Phase 3: Best Practices Checklist
For each category, check implementation status:
Content Security Policy (CSP):
- script-src directive configured
- No 'unsafe-inline' without nonces/hashes
- No 'unsafe-eval' unless absolutely required
- Specific domains whitelisted (no wildcards)
- report-uri configured for monitoring
Subresource Integrity (SRI):
- integrity attribute on all external scripts
- crossorigin="anonymous" set when using SRI
- SRI hashes match current library versions
Iframe Sandboxing:
- sandbox attribute present on all third-party iframes
- Minimal permissions granted (principle of least privilege)
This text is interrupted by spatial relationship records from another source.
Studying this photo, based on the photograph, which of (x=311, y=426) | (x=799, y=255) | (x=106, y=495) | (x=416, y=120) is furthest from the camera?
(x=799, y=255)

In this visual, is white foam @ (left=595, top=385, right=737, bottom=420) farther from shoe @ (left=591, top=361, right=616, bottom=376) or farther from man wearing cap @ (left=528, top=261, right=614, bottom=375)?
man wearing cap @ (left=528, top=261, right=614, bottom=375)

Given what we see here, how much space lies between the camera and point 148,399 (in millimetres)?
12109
- Feature policy/Permissions-Policy configured
Script Loading Security:
- async/defer used appropriately
- Scripts loaded from trusted origins only
- Fallback mechanisms for CDN failures
- Error handling for failed script loads
postMessage Security:
- Origin validation in all message handlers
- Structured data validation
- No eval() of received messages
Phase 4: Generate Report & Patches
For each identified issue, provide:
1. Issue Description:
- What the vulnerability/risk is
- Where it's located (file:line)
- Severity rating (Critical/High/Medium/Low/Info)
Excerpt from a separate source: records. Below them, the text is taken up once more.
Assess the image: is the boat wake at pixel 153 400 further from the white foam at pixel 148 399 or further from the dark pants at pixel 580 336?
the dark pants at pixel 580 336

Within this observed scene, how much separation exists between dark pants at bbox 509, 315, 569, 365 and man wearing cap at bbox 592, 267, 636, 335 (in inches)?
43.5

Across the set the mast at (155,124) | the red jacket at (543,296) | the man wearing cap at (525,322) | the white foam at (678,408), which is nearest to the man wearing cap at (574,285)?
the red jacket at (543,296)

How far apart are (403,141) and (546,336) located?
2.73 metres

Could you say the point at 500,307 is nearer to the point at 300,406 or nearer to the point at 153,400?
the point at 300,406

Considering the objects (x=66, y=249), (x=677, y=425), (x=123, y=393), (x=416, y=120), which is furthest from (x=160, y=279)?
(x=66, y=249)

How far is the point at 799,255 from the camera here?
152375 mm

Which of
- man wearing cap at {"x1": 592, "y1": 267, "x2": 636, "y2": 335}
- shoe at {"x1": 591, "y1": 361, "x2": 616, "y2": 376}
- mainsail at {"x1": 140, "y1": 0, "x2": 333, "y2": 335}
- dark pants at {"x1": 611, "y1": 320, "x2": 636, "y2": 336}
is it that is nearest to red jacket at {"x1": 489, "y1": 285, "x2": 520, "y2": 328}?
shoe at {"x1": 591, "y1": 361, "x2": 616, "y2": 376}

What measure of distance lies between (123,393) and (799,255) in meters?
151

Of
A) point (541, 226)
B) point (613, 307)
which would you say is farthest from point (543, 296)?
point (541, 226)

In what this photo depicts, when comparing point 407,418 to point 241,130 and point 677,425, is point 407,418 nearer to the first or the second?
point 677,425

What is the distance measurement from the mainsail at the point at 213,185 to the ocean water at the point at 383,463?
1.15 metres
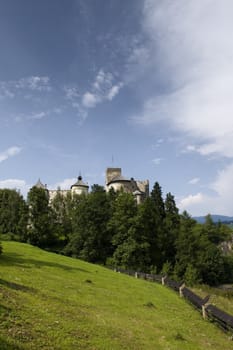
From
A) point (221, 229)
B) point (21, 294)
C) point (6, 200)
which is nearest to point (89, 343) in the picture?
point (21, 294)

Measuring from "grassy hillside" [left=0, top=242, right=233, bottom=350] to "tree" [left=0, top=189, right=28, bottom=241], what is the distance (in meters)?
45.0

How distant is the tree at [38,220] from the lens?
2489 inches

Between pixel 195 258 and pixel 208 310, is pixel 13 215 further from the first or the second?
pixel 208 310

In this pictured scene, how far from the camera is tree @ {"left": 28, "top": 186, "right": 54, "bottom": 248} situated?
63.2 metres

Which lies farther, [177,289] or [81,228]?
[81,228]

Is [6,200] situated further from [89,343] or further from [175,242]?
[89,343]

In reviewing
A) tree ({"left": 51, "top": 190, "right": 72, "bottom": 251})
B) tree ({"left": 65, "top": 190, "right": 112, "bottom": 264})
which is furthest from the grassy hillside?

- Potential impact if exploited
2. Proposed Patch: Provide a code diff showing the fix. Consider:
- The application's architecture and patterns
- Existing build tools and workflows
- Browser compatibility requirements
- Performance implications
- Whether the fix might break existing functionality
Format patches as:
// File: path/to/file.js
// Line: XX-YY
// Risk: [severity]
- <original code>
+ <patched code>
3. Explanation:
- Why the patch works
- Any trade-offs or considerations
- Testing recommendations
4. Alternatives (when direct fix isn't possible): If a best practice cannot be directly implemented, suggest:
- Compensating controls
- Alternative libraries or approaches
- Configuration changes
- Architecture modifications
- Monitoring/detection strategies as interim measures
Phase 5: Prioritized Remediation Plan
Organize findings into an actionable remediation plan:
-
Immediate Actions (Critical/High):
- Issues that could lead to RCE or data exfiltration
- Missing SRI on widely-used external scripts
- XSS vectors in script loading
-
Short-term Improvements (Medium):
- CSP implementation or hardening
- Iframe sandboxing gaps
- Protocol upgrades
-
Long-term Enhancements (Low/Info):
- Self-hosting external dependencies
- Build process improvements
- Monitoring and alerting setup
Output Format
Structure your response as:
# JavaScript Dependency Security Audit Report
## Executive Summary
[Brief overview of findings and risk posture]
## Discovery Results
[Table of all dynamically loaded scripts/resources found]
## Findings
### [SEVERITY] Finding #1: [Title]
**Location:** `path/to/file.js:XX`
**Description:** [What's wrong]
**Risk:** [Potential impact]
#### Current Code:
\`\`\`javascript
// problematic code
\`\`\`
#### Proposed Patch:
\`\`\`diff
- problematic code
+ fixed code
\`\`\`
#### Explanation:
[Why this fix works and considerations]
#### Alternatives (if applicable):
[Other approaches if the primary fix isn't viable]
---
[Repeat for each finding]
## Remediation Roadmap
[Prioritized list of actions]
## Additional Recommendations
[General hardening suggestions]
Special Considerations
Do NOT:
- Modify any files directly
- Propose changes that would break core functionality
- Suggest removing necessary third-party integrations without alternatives
- Recommend security measures incompatible with the app's tech stack
DO:
- Consider the full context of how each script is used
- Check for existing security measures before flagging issues
- Provide fallback options for essential functionality
- Note when manual review is needed for complex cases
- Consider framework-specific solutions (React, Vue, Angular, etc.)
Begin Audit
Start by exploring the project structure to understand the application architecture, then systematically scan for dynamically loaded JavaScript following the phases above.